Australian National Council on Drugs


The Australian National Council on Drugs (ANCD) is the principal advisory body to government on drug and alcohol issues and plays a critical role in ensuring that the voice of communities and all related sectors are heard.

In some states and territories it is becoming common for pregnant women to be routinely assessed for psycho-social risk, including alcohol and other drug (AOD) use. There is concern about the potential harm maternal AOD use may pose to children both before and following birth, yet also recognizes that there is potential harm for both children and their parents if, because of maternal AOD use, children are taken into care following birth. In some jurisdictions, concerns about maternal AOD use during pregnancy can lead to pre-birth notification to statutory child protection services.

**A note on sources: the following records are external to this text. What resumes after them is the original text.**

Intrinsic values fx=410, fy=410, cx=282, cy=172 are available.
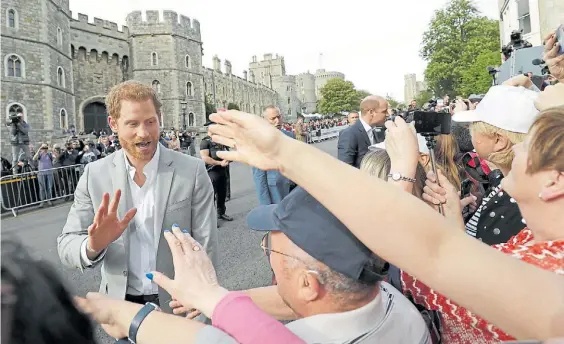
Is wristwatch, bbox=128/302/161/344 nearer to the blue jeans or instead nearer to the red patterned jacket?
the red patterned jacket

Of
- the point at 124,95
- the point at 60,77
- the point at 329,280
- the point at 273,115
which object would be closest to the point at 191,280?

How effective this screening is in both assisting women to access AOD treatment and support services and in reducing the risk to the child and better determining the need for the removal of babies by child protection services, is unknown. Nor is it known whether such practices may have unintended adverse consequences.

This project aims to identify states' and territories' policies on maternal screening for AOD use in pregnant women; identify any evidence which may exist on the impact of such policies; and undertake a literature review on "best practice" in the management of AOD-using pregnant women vis a vis child protection risks.